▶ Work order
In the article record on publication timelines in health professions education, condense the abstract paragraph that begins "© 2020, The Author(s). Introduction" into a short bulleted list that keeps its main facts.

Title

When will I get my paper back? A replication study of publication timelines for health professions education research

Document Type

Journal Article

Publication Date

6-1-2020

Journal

Perspectives on Medical Education

Volume

9

Issue

3

DOI

10.1007/s40037-020-00576-2

Keywords

Open Data; Open Science; Publishing; Scholarly communication

Abstract

© 2020, The Author(s). Introduction: Biomedical researchers have lamented the lengthy timelines from manuscript submission to publication and highlighted potential detrimental effects on scientific progress and scientists’ careers. In 2015, Himmelstein identified the mean time from manuscript submission to acceptance in biomedicine as approximately 100 days. The length of publication timelines in health professions education (HPE) is currently unknown. Methods: This study replicates Himmelstein’s work with a sample of 14 HPE journals published between 2008–2018. Using PubMed, 19,182 article citations were retrieved. Open metadata for each were downloaded, including the date the article was received by the journal, date the authors resubmitted revisions, date the journal accepted the article, and date of entry into PubMed. Journals without publication history metadata were excluded. Results: Publication history data were available for 55% (n = 8) of the journals sampled. The publication histories of 4,735 (25%) articles were analyzed. Mean time from: (1) author submission to journal acceptance was 180.93 days (SD = 103.89), (2) author submission to posting on PubMed was 263.55 days (SD = 157.61), and (3) journal acceptance to posting on PubMed was 83.15 days (SD = 135.72). Discussion: This study presents publication metadata for journals that openly provide it—a first step towards understanding publication timelines in HPE. Findings confirm the replicability of the original study, and the limited data suggest that, in comparison to biomedical scientists broadly, medical educators may experience longer wait times for article acceptance and publication. Reasons for these delays are currently unknown and deserve further study; such work would be facilitated by increased public access to journal metadata.

▶ Dataset
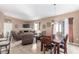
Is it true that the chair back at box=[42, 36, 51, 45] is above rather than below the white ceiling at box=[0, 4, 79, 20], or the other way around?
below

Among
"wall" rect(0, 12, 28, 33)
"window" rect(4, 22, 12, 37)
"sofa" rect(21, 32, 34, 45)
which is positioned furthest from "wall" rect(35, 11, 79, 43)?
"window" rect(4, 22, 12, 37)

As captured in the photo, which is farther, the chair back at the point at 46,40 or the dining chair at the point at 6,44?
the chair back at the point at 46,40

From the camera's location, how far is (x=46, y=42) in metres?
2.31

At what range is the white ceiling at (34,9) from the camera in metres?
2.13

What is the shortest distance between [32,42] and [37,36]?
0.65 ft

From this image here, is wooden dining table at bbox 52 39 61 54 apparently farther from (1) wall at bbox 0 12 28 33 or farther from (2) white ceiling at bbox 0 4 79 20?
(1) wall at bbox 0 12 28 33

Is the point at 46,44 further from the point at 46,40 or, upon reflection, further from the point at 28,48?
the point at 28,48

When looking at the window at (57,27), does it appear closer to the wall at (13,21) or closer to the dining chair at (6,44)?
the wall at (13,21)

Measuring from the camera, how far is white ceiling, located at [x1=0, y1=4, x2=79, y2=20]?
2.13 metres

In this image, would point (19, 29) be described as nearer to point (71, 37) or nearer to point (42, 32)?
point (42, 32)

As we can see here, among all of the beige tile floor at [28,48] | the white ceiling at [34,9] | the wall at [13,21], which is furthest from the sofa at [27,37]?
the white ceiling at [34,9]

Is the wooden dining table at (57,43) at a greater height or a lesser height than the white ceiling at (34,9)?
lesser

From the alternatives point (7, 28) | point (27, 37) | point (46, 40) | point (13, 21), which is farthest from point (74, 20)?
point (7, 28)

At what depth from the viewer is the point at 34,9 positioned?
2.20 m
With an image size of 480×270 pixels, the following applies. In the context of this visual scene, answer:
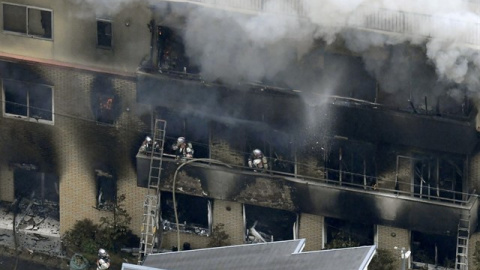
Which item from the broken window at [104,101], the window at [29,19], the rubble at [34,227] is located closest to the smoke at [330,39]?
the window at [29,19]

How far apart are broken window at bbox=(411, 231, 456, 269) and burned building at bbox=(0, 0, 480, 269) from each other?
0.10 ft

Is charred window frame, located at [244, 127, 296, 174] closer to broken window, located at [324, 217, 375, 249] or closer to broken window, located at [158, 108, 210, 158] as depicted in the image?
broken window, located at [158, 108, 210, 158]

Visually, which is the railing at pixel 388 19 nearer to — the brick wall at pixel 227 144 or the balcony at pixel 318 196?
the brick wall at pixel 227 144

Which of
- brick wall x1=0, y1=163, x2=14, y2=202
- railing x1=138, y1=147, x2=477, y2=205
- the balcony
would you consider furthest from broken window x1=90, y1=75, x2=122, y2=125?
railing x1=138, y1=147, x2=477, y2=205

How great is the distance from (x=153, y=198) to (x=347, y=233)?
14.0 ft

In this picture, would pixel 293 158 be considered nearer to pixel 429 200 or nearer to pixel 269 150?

---

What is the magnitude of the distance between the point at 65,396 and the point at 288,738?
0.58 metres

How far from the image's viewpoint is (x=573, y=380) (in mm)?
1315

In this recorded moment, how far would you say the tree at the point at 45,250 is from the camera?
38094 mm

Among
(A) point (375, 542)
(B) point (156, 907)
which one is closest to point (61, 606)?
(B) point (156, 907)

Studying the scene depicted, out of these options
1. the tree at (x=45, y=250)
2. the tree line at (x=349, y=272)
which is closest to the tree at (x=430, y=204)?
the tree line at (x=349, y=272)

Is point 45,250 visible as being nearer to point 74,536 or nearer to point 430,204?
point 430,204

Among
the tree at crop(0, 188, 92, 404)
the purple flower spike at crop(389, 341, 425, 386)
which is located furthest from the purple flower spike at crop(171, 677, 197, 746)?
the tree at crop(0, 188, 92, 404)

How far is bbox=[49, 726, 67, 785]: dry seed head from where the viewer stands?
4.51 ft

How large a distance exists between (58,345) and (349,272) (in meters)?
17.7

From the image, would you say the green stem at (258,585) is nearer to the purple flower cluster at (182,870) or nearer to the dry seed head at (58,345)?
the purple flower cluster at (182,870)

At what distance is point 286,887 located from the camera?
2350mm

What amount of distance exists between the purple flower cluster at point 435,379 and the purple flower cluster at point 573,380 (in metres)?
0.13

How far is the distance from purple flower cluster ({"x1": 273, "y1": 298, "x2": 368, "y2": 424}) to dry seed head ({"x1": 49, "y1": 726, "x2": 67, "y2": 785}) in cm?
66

▶ Response to the task
- Biomedical researchers have complained about long submission-to-publication timelines. In 2015 Himmelstein found a mean of about 100 days from submission to acceptance in biomedicine. The timelines in health professions education (HPE) were unknown.
- This study replicated Himmelstein's work using 14 HPE journals published between 2008 and 2018.
- 19,182 citations were retrieved through PubMed. The study gathered open metadata on the dates of receipt, revision, acceptance and PubMed entry. Journals lacking publication history metadata were excluded.
- Publication history data were available for 8 of the 14 journals, and 4,735 articles (25%) were analyzed.
- Mean times:
  - Submission to acceptance: 180.93 days (SD = 103.89)
  - Submission to PubMed posting: 263.55 days (SD = 157.61)
  - Acceptance to PubMed posting: 83.15 days (SD = 135.72)
- The findings confirm the original study can be replicated. They suggest medical educators may wait longer than biomedical scientists generally for acceptance and publication.
- The reasons for these delays are unknown and deserve further study, which greater public access to journal metadata would make easier.